Decision letter after peer review:
Thank you for submitting your article "Postnatal mechanical loading drives adaptation of tissues primarily through modulation of the non-collagenous matrix" for consideration by eLife. Your article has been reviewed by three peer reviewers, including Subburaman Mohan as the Reviewing Editor and Reviewer #1, and the evaluation has been overseen by Clifford Rosen as the Senior Editor.
The reviewers have discussed the reviews with one another and the Reviewing Editor has drafted this decision to help you prepare a revised submission.

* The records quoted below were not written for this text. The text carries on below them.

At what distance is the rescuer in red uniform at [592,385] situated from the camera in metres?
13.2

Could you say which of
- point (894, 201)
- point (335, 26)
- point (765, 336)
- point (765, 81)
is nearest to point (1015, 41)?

As the editors have judged that your manuscript is of interest, but as described below that additional experiments are required before it is published, we would like to draw your attention to changes in our revision policy that we have made in response to COVID-19 (https://elifesciences.org/articles/57162). First, because many researchers have temporarily lost access to the labs, we will give authors as much time as they need to submit revised manuscripts. We are also offering, if you choose, to post the manuscript to bioRxiv (if it is not already there) along with this decision letter and a formal designation that the manuscript is "in revision at eLife". Please let us know if you would like to pursue this option. (If your work is more suitable for medRxiv, you will need to post the preprint yourself, as the mechanisms for us to do so are still in development.)
Summary:
While the reviewers have found the manuscript to be well written and the findings to be of interest to readers in the tendon biology field, the reviewers are in agreement that it needs to be revised by addressing the comments raised by the reviewers as below. In general, the reviewers found that while the mass spec data represents an advancement, it is not supported by functional analyses of the significance of the changes in TGF-β to tendon mechanical adaptation. The authors are invited to submit a revised version with additional experiments after a careful revision of the paper by addressing the comments given below. To guide the authors, it is critical for your group that 1) correlational analyses be performed between the expression and protein data from the mass spec data to support your major tenet, and 2) that knockdown of TGF-β in tenocytes be performed looking for changes in extracellular matrix proteins that would support the paper's major theme of functional effects of TGF-β. It is understood that other functional studies would be difficult in the equine model. Other concerns are noted below and can be addressed in a straightforward manner.
Reviewer #1:
In this study, Zamboulis et al. tested the hypothesis that the fiber and matrix phases of functionally distinct tendons (SDFT and CDET) have identical compositional profiles and mechanical properties during gestation and that tissue specialization in different tendons occurs as an adaptive response to mechanical loading. To test this prediction, they have studied the age-related changes in biochemical composition and structural adaptation using tendons from equine as model since they have been shown to be highly analogous to human Achilles tendons. The authors show that functional adaptation in tendons is predominantly reliant on adaptation of the metabolically active matrix phase and that TGF-β signaling is actively involved the ECM organization and functional adaptation following mechanical loading. This finding is interesting as one would have predicted a more predominant role for fibre phase since it is lot more abundant than the matrix phase.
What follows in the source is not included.